Gumay mungkin bertubuh lebih besar dan tinggi, soal kelahi jalanan, Rama jelas memiliki rekor dan nyali. Beberapa waktu setelah ia dikeroyok anak-anak motor tempo hari, ia masih menyimpan dengan baik beberapa raut pelakunya di ingatan sampai kemudian ia dapati, seseorang dengan santai jalan petentengan di kampus setelah turun dari motor dengan suara knalpot paling bedebah hendak menemui seseorang. Ia bertanya pada Cunk di mana bisa ketemu Gumay. Namanya Toni. Cunk memberitahu Rama yang sudah menatapnya dari kejauhan. Ia pastikan lagi wajahnya lebih dekat.
"Bajingan!"
Ia langsung menarik kerah jaketnya dari arah belakang. Gumay yang ada di sana serta-merta mendekat, langsung mendorong Rama.
"Goblok! Ngapain lu?"
"Lu yang ngapain, ini adik gue!"
"Adik? Dia sama gerombolan pengecutnya ngeroyok gue tempo hari di terminal!"
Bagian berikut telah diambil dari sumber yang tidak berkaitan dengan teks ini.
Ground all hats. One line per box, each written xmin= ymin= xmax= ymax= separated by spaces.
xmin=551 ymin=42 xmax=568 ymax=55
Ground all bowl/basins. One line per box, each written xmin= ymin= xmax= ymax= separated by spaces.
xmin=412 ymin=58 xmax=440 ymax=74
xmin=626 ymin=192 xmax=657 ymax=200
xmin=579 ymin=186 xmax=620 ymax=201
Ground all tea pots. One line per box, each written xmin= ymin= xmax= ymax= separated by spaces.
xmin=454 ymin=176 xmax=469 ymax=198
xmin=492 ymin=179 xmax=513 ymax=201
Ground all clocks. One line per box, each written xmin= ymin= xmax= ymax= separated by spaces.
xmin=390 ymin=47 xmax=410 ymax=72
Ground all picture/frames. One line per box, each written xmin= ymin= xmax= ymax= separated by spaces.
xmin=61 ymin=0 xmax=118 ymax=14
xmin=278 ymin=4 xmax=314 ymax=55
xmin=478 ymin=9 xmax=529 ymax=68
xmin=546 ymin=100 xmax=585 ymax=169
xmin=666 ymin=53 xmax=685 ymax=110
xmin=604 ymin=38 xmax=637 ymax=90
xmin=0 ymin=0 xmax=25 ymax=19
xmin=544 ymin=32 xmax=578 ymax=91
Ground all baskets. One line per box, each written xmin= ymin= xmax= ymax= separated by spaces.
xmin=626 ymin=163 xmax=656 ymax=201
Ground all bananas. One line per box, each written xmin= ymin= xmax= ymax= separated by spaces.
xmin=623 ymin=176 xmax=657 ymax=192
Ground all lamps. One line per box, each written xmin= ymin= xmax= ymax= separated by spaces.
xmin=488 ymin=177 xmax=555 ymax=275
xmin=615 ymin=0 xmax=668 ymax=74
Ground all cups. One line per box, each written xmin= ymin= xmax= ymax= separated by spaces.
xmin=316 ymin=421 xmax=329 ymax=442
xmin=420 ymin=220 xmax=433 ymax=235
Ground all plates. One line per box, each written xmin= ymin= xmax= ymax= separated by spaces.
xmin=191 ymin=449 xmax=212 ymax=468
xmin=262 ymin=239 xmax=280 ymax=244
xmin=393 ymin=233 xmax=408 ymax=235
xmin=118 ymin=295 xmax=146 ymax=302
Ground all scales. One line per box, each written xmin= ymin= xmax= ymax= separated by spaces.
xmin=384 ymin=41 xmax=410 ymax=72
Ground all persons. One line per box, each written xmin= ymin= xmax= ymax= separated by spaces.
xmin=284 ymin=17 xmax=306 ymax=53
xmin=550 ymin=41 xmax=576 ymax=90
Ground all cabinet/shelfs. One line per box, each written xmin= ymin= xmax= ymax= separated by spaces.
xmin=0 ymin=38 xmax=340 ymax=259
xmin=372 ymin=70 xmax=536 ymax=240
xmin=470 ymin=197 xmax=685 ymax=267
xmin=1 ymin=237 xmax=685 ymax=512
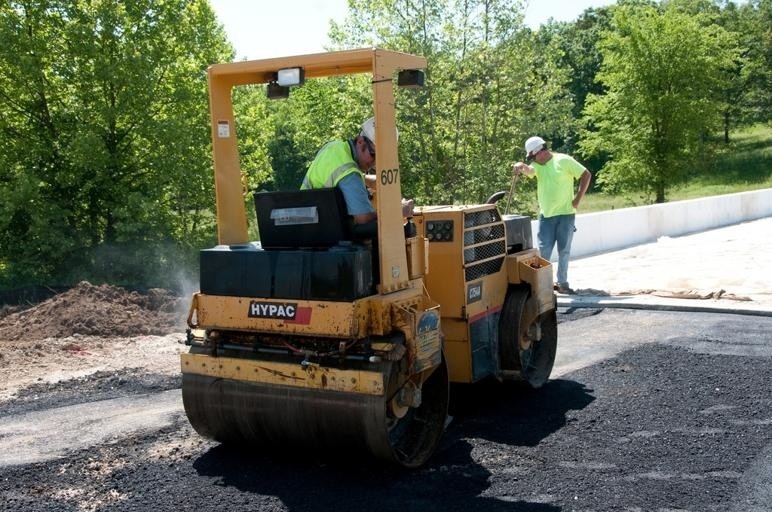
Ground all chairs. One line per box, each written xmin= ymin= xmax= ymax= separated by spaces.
xmin=253 ymin=187 xmax=376 ymax=250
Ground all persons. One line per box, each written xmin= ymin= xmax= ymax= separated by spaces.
xmin=300 ymin=116 xmax=415 ymax=226
xmin=513 ymin=135 xmax=593 ymax=296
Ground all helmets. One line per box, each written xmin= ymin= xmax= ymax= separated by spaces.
xmin=524 ymin=137 xmax=544 ymax=158
xmin=360 ymin=118 xmax=399 ymax=151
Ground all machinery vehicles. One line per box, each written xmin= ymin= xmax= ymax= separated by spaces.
xmin=180 ymin=49 xmax=559 ymax=470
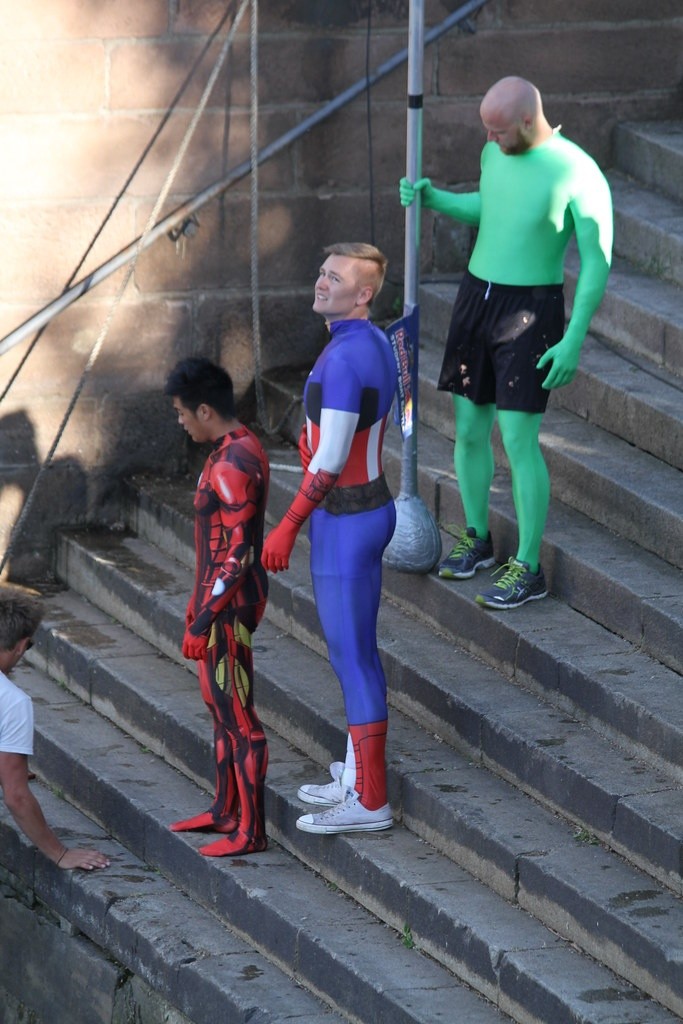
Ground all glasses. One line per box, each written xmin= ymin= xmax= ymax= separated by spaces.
xmin=12 ymin=637 xmax=35 ymax=649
Gumay bertanya balik lewat tatapan mata. Toni tak menjawab. Diamnya adalah jawaban.
"Biar gue yang urus."
"Enak aja lu. Minggir!" Tangan Rama berusaha menyingkirkan Gumay yang dibalas lagi dengan dorongan. Mengakibatkan keduanya terlibat saling merangkul, saling memiting, hingga berguling-guling. Sebelum Tommy dan anak-anak lain mendekat, Gumay berbisik sesuatu.
"Lu ada apa dengan Aya?"
"Maksud lu?" Rama berlagak polos.
"Jangan anggap gue bego, njing!" Gumay menumbuknya pas di ulu hati. Namun otot perutnya telah terbiasa sit up. Tak berefek berarti buat Rama.
"Oke. Kita akan impas sampai salah satu dari kita jatoh."
"Sialan, jadi bener lu jalan sama Aya?"
"Lu udah sebut gue anjing, gue anjing. Kita selesaikan dengan cara anjing." Mata Rama menyalang.